Please make a video about weight training for weight loss and how to stay lean. I started weight training and I see big improvements in my body composition however my biggest fear is not being lean in the end. I really don’t want big muscles at all but I do want to be strong. I don’t care for being a body builder if anything I’d rather be more on the calisthenics side of things. I just want to know know how heavy or light should my weights be. How many reps for lean build. And how often a week should I train for lean. And what are the things that causes big muscles to avoid?
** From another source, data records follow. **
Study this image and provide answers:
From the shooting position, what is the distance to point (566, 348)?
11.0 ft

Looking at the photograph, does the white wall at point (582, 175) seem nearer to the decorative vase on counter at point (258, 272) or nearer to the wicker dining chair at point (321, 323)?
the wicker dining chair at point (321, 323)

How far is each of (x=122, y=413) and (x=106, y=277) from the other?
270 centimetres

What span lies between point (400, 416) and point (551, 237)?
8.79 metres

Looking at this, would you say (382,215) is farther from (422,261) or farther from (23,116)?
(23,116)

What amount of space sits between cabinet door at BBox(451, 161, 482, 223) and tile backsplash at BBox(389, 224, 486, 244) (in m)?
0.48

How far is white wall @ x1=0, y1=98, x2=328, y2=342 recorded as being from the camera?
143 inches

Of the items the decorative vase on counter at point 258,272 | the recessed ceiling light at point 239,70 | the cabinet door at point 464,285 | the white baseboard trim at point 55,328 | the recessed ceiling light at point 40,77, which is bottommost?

Hey Jeremy I really appreciate your efforts but I have a request can you do a hybrid split of pull & push combined with upper body and lower body I find this split to suits my lifestyle the best and I’m struggling finding anything about it
Lol, your point is ON POINT. SPEAK. MAN.
I was watching this vid and thinking... An app for routine, set tracking, training volume and so on would help stay on track. Throw in some of your guides and it would be golden :)
Builtwithscience
The greatest Thumbnail i ever seen 😂😂
I always thought it was better to keep the muscles guessing by switching it up...
Thanks!
all videos are 10/10
Sound effects were done well ahaha
Jeremies favorite saying: get the most bang for your buck
I enjoyed the intro 😂😂😂
Please make a fitness app!! I want to follow your program but it’s kind of hard without an app
Make a video on :::I wish I knew this things when I started gyming
Guess what, today I measured my weight and lost weight again, when im trying to gain. And then this appears. Relevance is too damn precise
no cap the highlighted papers made me think u holding mini lightsabers 🤣🤞
I looked at your training program in BWS; does it include a printable training journal that I can take to the gym and fill out as I complete the workouts? Its too bad you cannot ask questions about the program on the BWS website.
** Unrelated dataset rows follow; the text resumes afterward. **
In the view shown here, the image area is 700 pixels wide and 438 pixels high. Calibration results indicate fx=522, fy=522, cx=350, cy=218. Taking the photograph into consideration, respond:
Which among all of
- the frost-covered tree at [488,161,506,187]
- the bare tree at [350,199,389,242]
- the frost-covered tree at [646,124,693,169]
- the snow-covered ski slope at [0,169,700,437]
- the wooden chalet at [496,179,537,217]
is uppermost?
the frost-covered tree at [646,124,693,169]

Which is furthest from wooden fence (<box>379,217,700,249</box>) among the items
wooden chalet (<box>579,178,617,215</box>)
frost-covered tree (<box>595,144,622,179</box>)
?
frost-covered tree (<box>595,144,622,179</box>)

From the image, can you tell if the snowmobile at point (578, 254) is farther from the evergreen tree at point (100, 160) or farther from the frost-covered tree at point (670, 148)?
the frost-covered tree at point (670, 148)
Can’t believe I used 4-5 different chest and back exercises earlier in college, probably why my upper body developed way more than my arms lmaooo
Lmao I been doing these things just by instinct after months of not getting good results. Especially the last one, after realizing the workout routine that the gym coach gave me feel like bullshit ( he told me to do the flat bench press and then the flat dumbbell over and over) I'm happy to know I won't be wasting my time anymore
I focus on two parts of my muscle, legs and chest in a day, I always switch it up. I do four sets of each machine, all working different parts, and my footwork for my legs are different. So would you say I should still change it up or nah?
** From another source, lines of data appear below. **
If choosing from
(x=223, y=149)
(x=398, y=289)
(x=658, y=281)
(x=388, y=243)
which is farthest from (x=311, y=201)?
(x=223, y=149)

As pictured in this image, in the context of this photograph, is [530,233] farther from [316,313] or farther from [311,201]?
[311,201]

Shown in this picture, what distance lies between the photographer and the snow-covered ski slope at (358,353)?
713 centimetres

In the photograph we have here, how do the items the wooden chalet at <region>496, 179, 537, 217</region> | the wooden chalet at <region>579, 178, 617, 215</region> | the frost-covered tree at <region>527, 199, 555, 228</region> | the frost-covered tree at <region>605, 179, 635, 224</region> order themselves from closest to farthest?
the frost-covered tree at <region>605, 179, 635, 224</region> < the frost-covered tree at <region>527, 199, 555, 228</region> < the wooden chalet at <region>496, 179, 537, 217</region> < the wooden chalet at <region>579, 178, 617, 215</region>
I tried to chase social media physique the biggest mistake
I never tried to focus on behind the scenes of those physique
you forgot the PEDs and photoshop
Other fitness youtubers would photoshop themselves to look bigger, Jeremy is probably the only one who would make himself look smaller 😂
Damn you on his pp dawg
@@theslingnslashr1225 why are you like this
Jeremy has great advice followed by research to back it all up and has one of the best fitness channels out there but I cant get over how his body didnt improve in last few years not to mention that he isnt holding much muscle mass you would think that someone with this much knowledge would look better after so many years of training. Props to him for being natural but almost for everyone out there your natural limit is beyond this for sure
@@pauldjete7108 it all depends on genetics..
@@pauldjete7108 i don't think he's working out for body building tho
In my current workout plan I have some workouts that I do 15 reps of 4 sets, should I make it 13 instead to avoid junk volume or should I decrease the sets to 3 instead??